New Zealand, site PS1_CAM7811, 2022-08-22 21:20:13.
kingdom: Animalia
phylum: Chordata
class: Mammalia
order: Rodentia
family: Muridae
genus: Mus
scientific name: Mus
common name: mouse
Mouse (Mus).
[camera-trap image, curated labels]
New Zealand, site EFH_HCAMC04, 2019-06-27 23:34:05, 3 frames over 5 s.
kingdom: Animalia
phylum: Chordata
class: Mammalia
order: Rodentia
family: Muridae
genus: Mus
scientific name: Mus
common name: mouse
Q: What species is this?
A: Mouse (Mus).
****************
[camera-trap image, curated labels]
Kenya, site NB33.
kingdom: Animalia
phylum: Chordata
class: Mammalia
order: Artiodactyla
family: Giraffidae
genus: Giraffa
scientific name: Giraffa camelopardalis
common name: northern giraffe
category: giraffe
****************
• **What the task requires**: Everything above from the line with "order: Artiodactyla" to the line with "category: giraffe", both included, must be repeated exactly, and nothing outside that range.

• **Reply to the exercise**:
order: Artiodactyla
family: Giraffidae
genus: Giraffa
scientific name: Giraffa camelopardalis
common name: northern giraffe
category: giraffe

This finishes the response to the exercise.